M. Trump allait-il prononcer les mots attendus ? C’était, finalement, la seule inconnue de cette « réunion » – le mot « sommet » ayant été banni. Son entourage évoquait plutôt le discours « dur » qu’il allait tenir aux Européens quant à leur manque d’investissement dans leur propre défense et dans l’OTAN.
Selon la rumeur, le président allait profiter du dîner à huis clos avec ses partenaires pour les sermonner et leur rappeler l’objectif d’atteindre, pour chacun d’entre eux, l’objectif de 2 % de leur richesse nationale consacré à leurs forces armées.
Plus de moyens financiers réclamés pour l’OTAN
Avant de décider de déployer plus de moyens contre le terrorisme, il faut que les Européens consacrent plus de moyens tout court pour leur défense, exige M. Trump. « Il n’a aucune patience pour les soutiens de façade. Il est très déterminé sur cette question », a indiqué un conseiller influent s’exprimant sous couvert d’anonymat, à la veille du voyage présidentiel. En jeu : le partage d’un « fardeau » jugé « injuste pour le contribuable américain ». La Maison Blanche a nuancé plus tard cette déclaration, en assurant que M. Trump est, « pour l’instant », « satisfait de ce qu’il voit », notamment au sujet des engagements financiers.
Les visites à Bruxelles, en début d’année, du secrétaire d’Etat, Rex Tillerson, et du secrétaire à la défense, James Mattis, s’étaient voulues rassurantes. Et le secrétaire général de l’OTAN, Jens Stoltenberg, a déminé le terrain en rencontrant Donald Trump à Washington, en avril. « Ni lui ni moi ne croyons que ce sera facile, mais nous allons dans la bonne direction », expliquait-il récemment à des journalistes.
La décision prise lors du sommet de 2014 au sujet des 2 % de la richesse nationale à atteindre en 2024 semble avoir été suivie d’effet. Selon l’OTAN, les budgets cumulés ont augmenté de 3,8 % en 2016, soit 10 milliards d’euros de plus. En 2017, entre sept et dix Etats membres devraient atteindre les 2 %. Et l’OTAN dit tenir, pour la première fois depuis longtemps, ses objectifs de planification d’équipements.

Extraits de données |

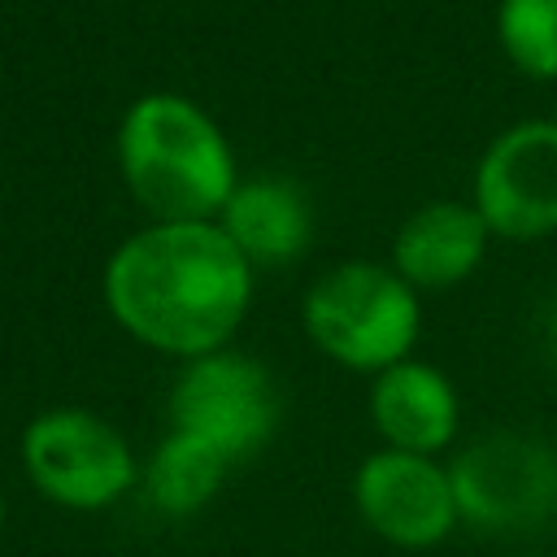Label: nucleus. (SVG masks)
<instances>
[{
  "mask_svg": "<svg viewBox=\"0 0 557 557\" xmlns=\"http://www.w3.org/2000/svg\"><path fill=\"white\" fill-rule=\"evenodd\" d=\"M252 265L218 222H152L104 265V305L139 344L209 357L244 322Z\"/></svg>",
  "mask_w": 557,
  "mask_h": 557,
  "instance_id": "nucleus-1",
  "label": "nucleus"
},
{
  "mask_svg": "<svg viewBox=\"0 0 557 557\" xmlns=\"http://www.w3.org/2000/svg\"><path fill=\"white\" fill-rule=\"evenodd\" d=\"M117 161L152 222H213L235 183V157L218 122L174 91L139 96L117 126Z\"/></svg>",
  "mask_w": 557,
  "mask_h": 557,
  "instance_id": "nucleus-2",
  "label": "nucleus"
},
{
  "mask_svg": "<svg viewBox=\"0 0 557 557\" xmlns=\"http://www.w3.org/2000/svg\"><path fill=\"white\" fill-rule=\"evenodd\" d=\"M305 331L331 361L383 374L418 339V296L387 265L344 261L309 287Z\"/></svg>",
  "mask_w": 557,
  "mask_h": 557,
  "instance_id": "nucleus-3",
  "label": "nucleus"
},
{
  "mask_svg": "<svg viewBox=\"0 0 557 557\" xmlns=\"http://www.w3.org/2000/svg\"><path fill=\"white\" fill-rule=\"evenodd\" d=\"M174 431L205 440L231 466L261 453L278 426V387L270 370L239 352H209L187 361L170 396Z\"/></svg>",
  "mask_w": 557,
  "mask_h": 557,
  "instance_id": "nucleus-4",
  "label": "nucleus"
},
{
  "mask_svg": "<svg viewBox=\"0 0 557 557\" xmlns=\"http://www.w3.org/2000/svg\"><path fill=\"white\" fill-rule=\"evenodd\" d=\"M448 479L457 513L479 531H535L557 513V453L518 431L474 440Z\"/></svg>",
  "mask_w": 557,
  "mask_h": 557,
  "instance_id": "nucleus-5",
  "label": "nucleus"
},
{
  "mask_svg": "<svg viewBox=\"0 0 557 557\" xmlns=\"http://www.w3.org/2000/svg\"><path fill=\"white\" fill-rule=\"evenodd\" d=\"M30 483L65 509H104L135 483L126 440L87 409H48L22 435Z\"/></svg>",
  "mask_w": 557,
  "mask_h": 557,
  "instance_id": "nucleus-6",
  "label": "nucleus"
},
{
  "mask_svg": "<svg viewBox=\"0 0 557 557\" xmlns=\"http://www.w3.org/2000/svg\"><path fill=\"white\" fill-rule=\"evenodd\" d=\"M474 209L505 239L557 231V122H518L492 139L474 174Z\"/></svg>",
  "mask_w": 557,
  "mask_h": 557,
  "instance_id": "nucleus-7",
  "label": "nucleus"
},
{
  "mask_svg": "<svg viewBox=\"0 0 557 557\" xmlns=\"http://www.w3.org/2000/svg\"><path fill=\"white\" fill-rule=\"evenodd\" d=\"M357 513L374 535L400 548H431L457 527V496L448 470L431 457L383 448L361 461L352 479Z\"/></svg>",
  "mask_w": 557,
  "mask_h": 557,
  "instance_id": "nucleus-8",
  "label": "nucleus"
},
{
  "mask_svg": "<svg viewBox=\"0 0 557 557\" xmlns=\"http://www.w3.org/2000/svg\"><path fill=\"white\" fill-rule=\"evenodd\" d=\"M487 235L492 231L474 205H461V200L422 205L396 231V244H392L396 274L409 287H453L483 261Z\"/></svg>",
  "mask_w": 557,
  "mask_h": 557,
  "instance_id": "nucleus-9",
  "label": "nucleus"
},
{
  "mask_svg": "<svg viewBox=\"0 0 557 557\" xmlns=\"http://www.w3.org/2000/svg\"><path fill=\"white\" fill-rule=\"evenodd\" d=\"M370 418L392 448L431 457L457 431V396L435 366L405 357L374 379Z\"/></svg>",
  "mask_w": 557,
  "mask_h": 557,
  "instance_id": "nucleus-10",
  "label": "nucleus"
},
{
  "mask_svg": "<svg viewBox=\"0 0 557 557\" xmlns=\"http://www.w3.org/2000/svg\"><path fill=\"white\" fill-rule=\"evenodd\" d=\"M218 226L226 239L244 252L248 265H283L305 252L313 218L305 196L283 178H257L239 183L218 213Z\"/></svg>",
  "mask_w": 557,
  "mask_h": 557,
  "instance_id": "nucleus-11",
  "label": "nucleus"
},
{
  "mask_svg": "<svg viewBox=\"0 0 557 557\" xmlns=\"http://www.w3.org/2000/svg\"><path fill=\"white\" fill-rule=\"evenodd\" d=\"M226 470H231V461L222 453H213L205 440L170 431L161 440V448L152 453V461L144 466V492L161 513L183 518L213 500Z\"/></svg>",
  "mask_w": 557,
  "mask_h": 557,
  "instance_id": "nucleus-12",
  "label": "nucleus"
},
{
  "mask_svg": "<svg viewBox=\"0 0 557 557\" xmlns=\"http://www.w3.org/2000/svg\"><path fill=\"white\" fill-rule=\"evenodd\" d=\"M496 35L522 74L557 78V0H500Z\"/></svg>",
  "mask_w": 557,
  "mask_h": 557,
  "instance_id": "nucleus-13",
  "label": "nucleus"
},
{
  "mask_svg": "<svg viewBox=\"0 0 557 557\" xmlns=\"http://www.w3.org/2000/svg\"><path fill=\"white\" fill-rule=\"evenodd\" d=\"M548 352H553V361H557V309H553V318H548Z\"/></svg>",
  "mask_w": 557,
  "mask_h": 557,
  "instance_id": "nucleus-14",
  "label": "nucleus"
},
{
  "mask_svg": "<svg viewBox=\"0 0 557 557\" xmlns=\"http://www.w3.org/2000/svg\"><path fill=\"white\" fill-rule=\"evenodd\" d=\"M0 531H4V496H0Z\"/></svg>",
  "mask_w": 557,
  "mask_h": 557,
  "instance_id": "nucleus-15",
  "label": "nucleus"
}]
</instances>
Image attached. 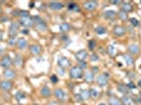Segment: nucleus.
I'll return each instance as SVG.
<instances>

Consigne écrite A |
Recopiez à l'identique le passage du texte sur l'OTAN qui commence aux mots « Les visites à » et se termine après « à des journalistes. ».
Consigne écrite B |
Écrivez la suite du texte sur l'OTAN, en reprenant juste après sa dernière phrase.
Les données n'ont aucun lien avec le texte sur l'OTAN.

Réponse attendue A |
Les visites à Bruxelles, en début d’année, du secrétaire d’Etat, Rex Tillerson, et du secrétaire à la défense, James Mattis, s’étaient voulues rassurantes. Et le secrétaire général de l’OTAN, Jens Stoltenberg, a déminé le terrain en rencontrant Donald Trump à Washington, en avril. « Ni lui ni moi ne croyons que ce sera facile, mais nous allons dans la bonne direction », expliquait-il récemment à des journalistes.

Réponse attendue B |
« Si le Canada et les Européens faisaient un effort de 2 %, ils dépenseraient 100 milliards de dollars de plus par an pour leur défense, a souligné début mai, devant l’Institut français des relations internationales, Camille Grand, secrétaire général adjoint. Ce serait un vrai facteur de changement des équilibres, l’Allemagne pesant pour un tiers de ces 100 milliards. » L’Allemagne (1,2 %) entend augmenter son budget, mais refuse de s’engager sur les 2 %, en soulignant l’ampleur des moyens qu’elle consacre à l’aide au développement.
Par ailleurs, comme le met en avant Paris, la question est de savoir comment l’OTAN peut mieux utiliser ces ressources supplémentaires. La France bloque tout accroissement des fonds communs pour des missions de contre-terrorisme labellisées OTAN, estimant qu’avec ses opérations militaires extérieures elle investit déjà beaucoup dans ce domaine.
D’autres sujets divisent. Ils ne devaient pas être abordés publiquement jeudi 25 mai. La Libye d’abord. En 2011, dix pays de l’OTAN avaient participé directement à l’opération « Unified Protector » au profit de la rébellion anti-Kadhafi. Mais l’engagement a été marqué par les réticences de l’Allemagne, qui s’était abstenue à l’ONU. Et les conséquences désastreuses de l’intervention sont, depuis, un repoussoir. « La Libye est prise dans le flux des opérations occidentales ratées », remarque M. Grand.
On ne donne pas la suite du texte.